31 Mart yerel seçimlerinin ardından seçilen belediye başkanları koltuklarına oturdu.
Şimdi tebrikleri kabul ediyorlar.
Uzunca bir süre daha devam eder.
Koltuğa oturan yeni belediye başkanları ilk icraatlarını da yaptı.
Kimi makam kapısını söktürdü.
Kimi kat kapısını açtı, kimi turnikeleri kaldırttı, kimi de tümden koltuğu ve masayı attı.
Yani ilk icraatları belediyeyi halka açmak oldu.
Doğal olarak kamuoyunda takdir edildiler.
Bütün bunlar olurken tabii ki vatandaşlar akın akın belediyelere koştu.
Bazıları başkanlara ‘hayırlı olsun’ derken, belediyeyle işleri varsa, onları da çaktırmadan araya sıkıştırmaya çalıştı.
Başkanlara Allah kolaylık versin.
Özellikle ilk dönemi olanlar için söylüyorum.
Hani evliliklerde balayı dönemi var ya işte onun gibi bir şey..
Balayı bitip de tüm bu isteklerden sıkıldıklarında ne yapacaklarını izleyeceğiz.
Kim kapıyı gerçekten halka açtı, kim görünmez kapılar koyd? O zaman vereceğiz notumuzu...
Önemli olan bu şeffaflığın 2- 3 ay değil, beş yıl sürmesi.
Yeter ki, yıllar geçtikten sonra arka merdivenler yeniden kurulmasın.

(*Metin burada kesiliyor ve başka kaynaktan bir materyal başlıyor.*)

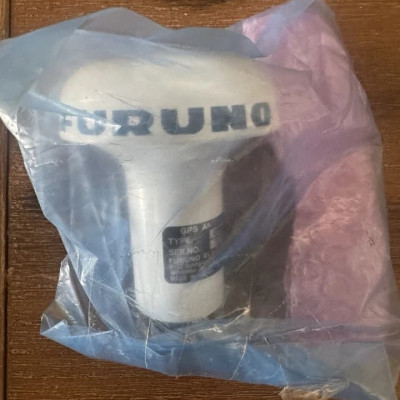 FURUNO GPA-017 ANTENNA Model GPA-017 model GPA-017-2
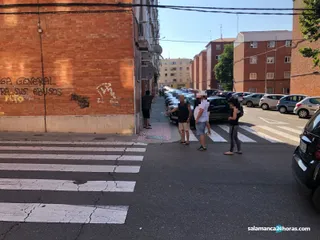 Detención Barrio San Bernando (13)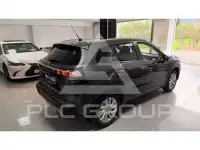 2025 Suzuki SX4
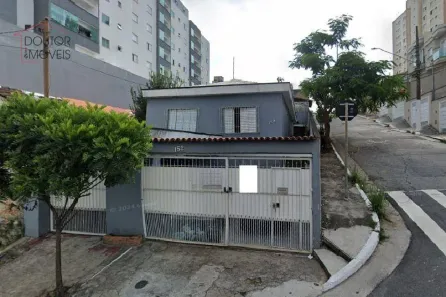 Casa com 2 Quartos à venda, 100m² no Vila Esperança, São Paulo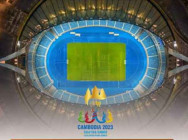 កម្ពុជា ធ្វើរឿងដ៏អស្ចារ្យ៣ ក្នុងប្រវត្តិសាស្ត្រ ព្រឹត្តិការណ៍ស៊ីហ្គេម និងអាស៊ានប៉ារ៉ាហ្គេម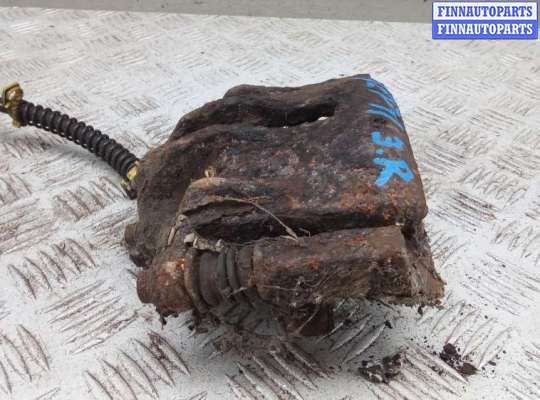 купить суппорт тормозной задний правый на LAND ROVER DISCOVERY 2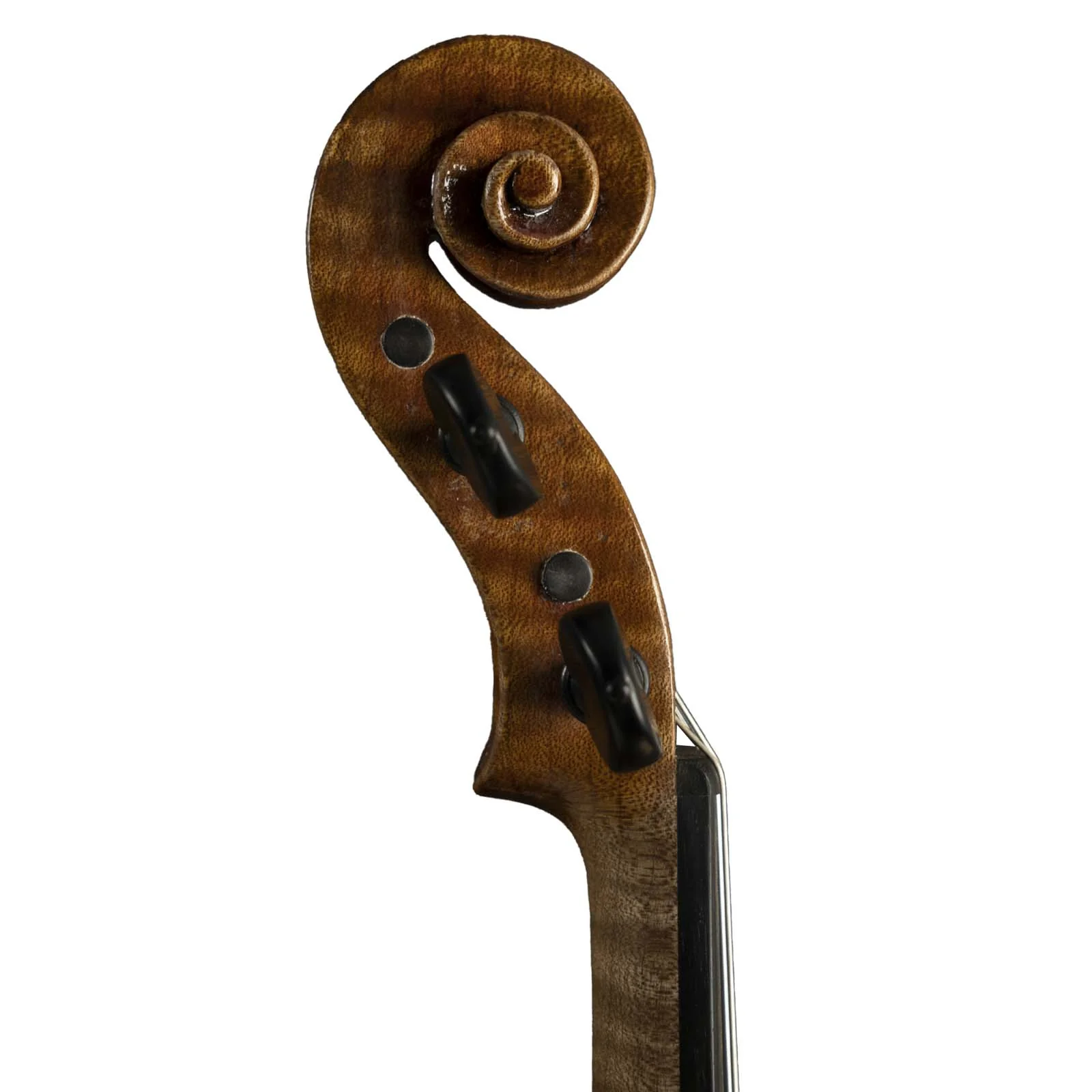 Sofia Vettori "Capello" Violin, Firenze, 2021 - Image 3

Bunların örneklerini çok yaşadık.
Öte yandan başkanların, adayken vatandaşlara sunduğu dosyalar dolusu vaatler, projeler var. İzmirli seçmen bilinçlidir. Hepsinin tek tek takipçisi olacaktır. Yok öyle seçim öncesi bol keseden vaat savurmak...
Bunu da buradan belirtmek istedim.
Şimdi CHP Genel Başkanı Kemal Kılıçdaroğlu partisinin belediye başkanlarına bazı uyarılarda bulundu.

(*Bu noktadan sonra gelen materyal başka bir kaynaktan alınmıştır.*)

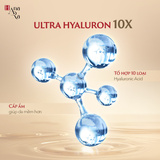  Phấn nước trang điểm Nhân sâm đen 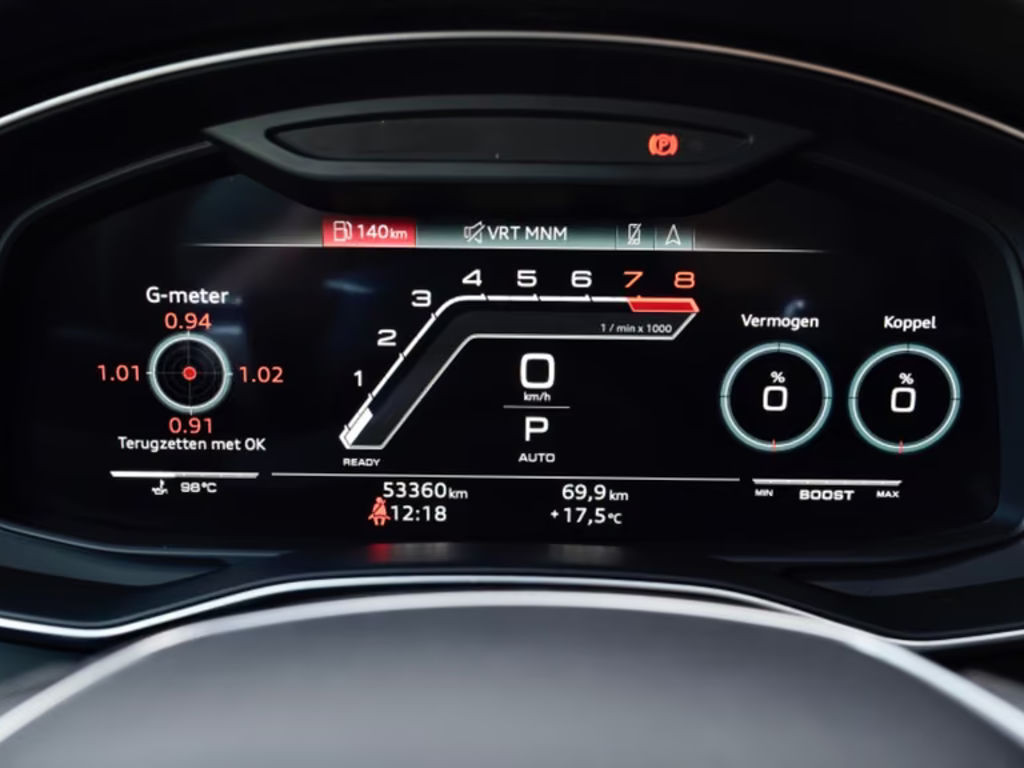 Audi RS6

Eğer özetlersek, "Halkımız 5 yıl için yetkiyi size verdi; ‘baharı sürekli kılmak’ artık sizin göreviniz. Verdiğimiz sözleri tutma zamanı... Hiç bir ayrım yapmadan, kimseyi ötekileştirmeden, tüm halkı kucaklama ve harcadığınız her kuruşun hesabını verme, hizmet üretme zamanı. Sizlerin, bu ilkelere uymanız, ‘baharın sürekliliği’ açısından çok önemlidir” dedi.
Peki Kılıçdaroğlu bunları neden söylüyor...
Uzun zaman sonra bu kadar başarılı bir seçim geçirdikten sonra hedefi koymuş.
Genel iktidar.
“Ekonomik krizin ortasında boğuşan halkın yanında olun. İhaleleriniz şeffaf olsun. Hizmetlerinizi iyi anlatın. Harcadığınız sizin paranız değil. Halkın parası. Kuruş kuruş hesabını vereceksiniz” diyor.
“Her zaman halkın içinde olun. Bunları yaparsanız başarılı olursunuz” diye uyarıyor.
Madem genel iktidara yürüyorsunuz, benim de yeni başkanlara naçizane 5 tavsiyem var.
1- Uzlaşmacı olun. Muhalefete de söz hakkı verin.
2- Örgütünüzde veya teşkilatınızda varsa küskünleri geri kazanın.
3- Halkı unutmayın, bulunduğunuz bölgelerde kimseyi aç, açıkta bırakmayın.
4- Sizi dışarıda personeliniz temsil eder. Sokakta her biri o kentin başkanıdır. İmaj her şey. Personelinize iyi örnek olun. Aslolan dürüst, doğru, güler yüzlü hizmet.
5- İnsanı da makamları da kibir bitirir. Kibre kapılmayın.